### Data for this exercise
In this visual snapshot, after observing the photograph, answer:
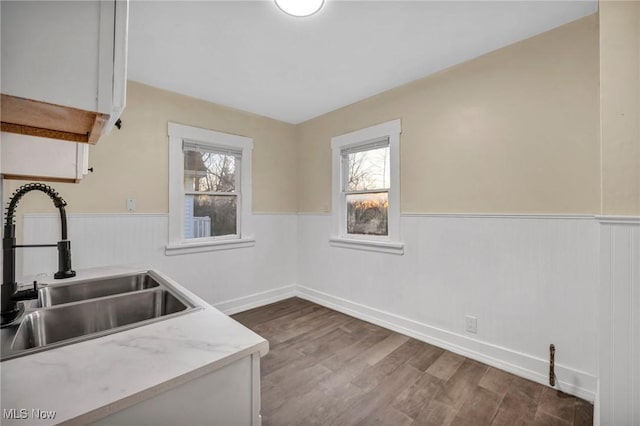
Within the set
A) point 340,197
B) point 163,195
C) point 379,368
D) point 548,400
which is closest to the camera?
point 548,400

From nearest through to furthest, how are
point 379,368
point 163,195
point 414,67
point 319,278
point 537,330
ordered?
point 537,330
point 379,368
point 414,67
point 163,195
point 319,278

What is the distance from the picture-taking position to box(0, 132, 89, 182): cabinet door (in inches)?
42.2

### Instructions for the task
Rewrite the stretch from the line containing "From nearest through to furthest, how are" through the end of the entries as a JSON list of strings, one string per line, leaving out blank lines.

### Solution
[
  "From nearest through to furthest, how are",
  "point 379,368",
  "point 163,195",
  "point 414,67",
  "point 319,278",
  "point 537,330",
  "ordered?",
  "point 537,330",
  "point 379,368",
  "point 414,67",
  "point 163,195",
  "point 319,278",
  "What is the distance from the picture-taking position to box(0, 132, 89, 182): cabinet door (in inches)?",
  "42.2"
]